Extracted records
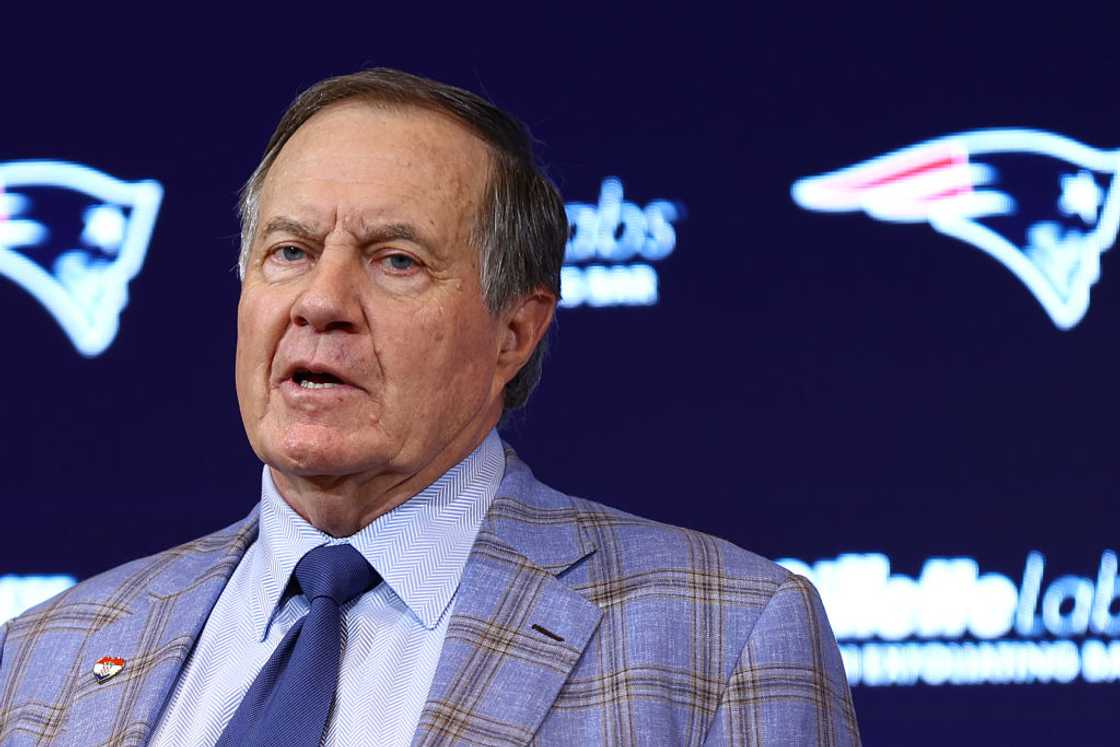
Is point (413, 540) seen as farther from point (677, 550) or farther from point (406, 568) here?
point (677, 550)

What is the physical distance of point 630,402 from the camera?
2.81 meters

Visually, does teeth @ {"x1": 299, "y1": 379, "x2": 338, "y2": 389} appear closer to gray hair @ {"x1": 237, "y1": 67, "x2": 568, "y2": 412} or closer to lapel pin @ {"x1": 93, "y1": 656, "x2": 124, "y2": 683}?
gray hair @ {"x1": 237, "y1": 67, "x2": 568, "y2": 412}

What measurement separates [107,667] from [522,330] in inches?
24.6

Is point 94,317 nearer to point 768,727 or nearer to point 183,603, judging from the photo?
point 183,603

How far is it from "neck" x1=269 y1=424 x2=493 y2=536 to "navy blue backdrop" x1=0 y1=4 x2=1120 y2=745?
0.99m

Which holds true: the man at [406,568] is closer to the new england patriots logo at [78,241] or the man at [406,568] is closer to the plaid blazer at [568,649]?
the plaid blazer at [568,649]

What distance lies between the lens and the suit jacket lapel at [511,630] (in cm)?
162

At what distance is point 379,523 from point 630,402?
1.06m

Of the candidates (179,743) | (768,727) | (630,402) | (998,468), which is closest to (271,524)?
(179,743)

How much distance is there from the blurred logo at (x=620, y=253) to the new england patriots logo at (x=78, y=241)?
0.77 metres

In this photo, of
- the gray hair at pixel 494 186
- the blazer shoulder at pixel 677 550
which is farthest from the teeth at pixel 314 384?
the blazer shoulder at pixel 677 550

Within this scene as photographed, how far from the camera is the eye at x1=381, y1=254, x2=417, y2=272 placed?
1.80m

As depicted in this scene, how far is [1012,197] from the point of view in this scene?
9.14ft

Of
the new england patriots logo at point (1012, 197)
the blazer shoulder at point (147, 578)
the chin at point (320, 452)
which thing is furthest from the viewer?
the new england patriots logo at point (1012, 197)
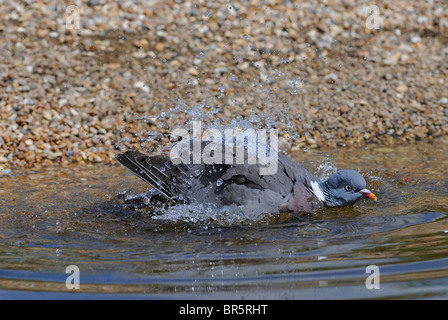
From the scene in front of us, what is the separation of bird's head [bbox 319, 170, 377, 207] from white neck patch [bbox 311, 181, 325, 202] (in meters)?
0.03

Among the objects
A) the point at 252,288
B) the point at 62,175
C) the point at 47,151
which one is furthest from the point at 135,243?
the point at 47,151

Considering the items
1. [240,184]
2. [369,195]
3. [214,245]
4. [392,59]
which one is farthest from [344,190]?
[392,59]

Exercise task
Write out the data above again, swapping every "distance" for "spacing" and changing nothing else. Leave the pictures out.

Full output
Is point (413, 540) seen as farther from point (677, 550) or farther from point (406, 568) here?
point (677, 550)

What is the physical spacing of point 630,402 from the camera?
2.81 meters

Visually, does teeth @ {"x1": 299, "y1": 379, "x2": 338, "y2": 389} appear closer to gray hair @ {"x1": 237, "y1": 67, "x2": 568, "y2": 412} or closer to lapel pin @ {"x1": 93, "y1": 656, "x2": 124, "y2": 683}?
gray hair @ {"x1": 237, "y1": 67, "x2": 568, "y2": 412}

What measurement separates [107,667] from [522,330] in inches?
24.6

Is point 94,317 nearer to point 768,727 or nearer to point 183,603, judging from the photo?
point 183,603

How far is it from "neck" x1=269 y1=424 x2=493 y2=536 to "navy blue backdrop" x1=0 y1=4 x2=1120 y2=745?
0.99m

Which holds true: the man at [406,568] is closer to the new england patriots logo at [78,241] or the man at [406,568] is closer to the plaid blazer at [568,649]?
the plaid blazer at [568,649]

What spacing lies between the lens and the suit jacket lapel at [511,630] (in cm)?
162

At what spacing is point 379,523 from point 630,402?
1.06m

Of the candidates (179,743) | (768,727) | (630,402) | (998,468), which is closest to (271,524)?
(179,743)

How much spacing is there from the blurred logo at (x=620, y=253) to the new england patriots logo at (x=78, y=241)?
0.77 metres

In this photo, of
- the gray hair at pixel 494 186
- the blazer shoulder at pixel 677 550
which is farthest from the teeth at pixel 314 384?
the blazer shoulder at pixel 677 550

Within this scene as photographed, how far from the camera is the eye at x1=381, y1=254, x2=417, y2=272 placed?
1.80m

As depicted in this scene, how far is [1012,197] from the point of view in this scene?
9.14ft

Of
the new england patriots logo at point (1012, 197)
the blazer shoulder at point (147, 578)
the chin at point (320, 452)
which thing is furthest from the viewer?
the new england patriots logo at point (1012, 197)
From the scene in front of us, what is the separation of bird's head [bbox 319, 170, 377, 207] from white neck patch [bbox 311, 181, 325, 202] (in meters)?
0.03

Among the objects
A) the point at 252,288
B) the point at 62,175
C) the point at 47,151
which one is furthest from the point at 135,243?
the point at 47,151

Considering the items
1. [240,184]
2. [369,195]
3. [214,245]
4. [392,59]
which one is farthest from [344,190]?
[392,59]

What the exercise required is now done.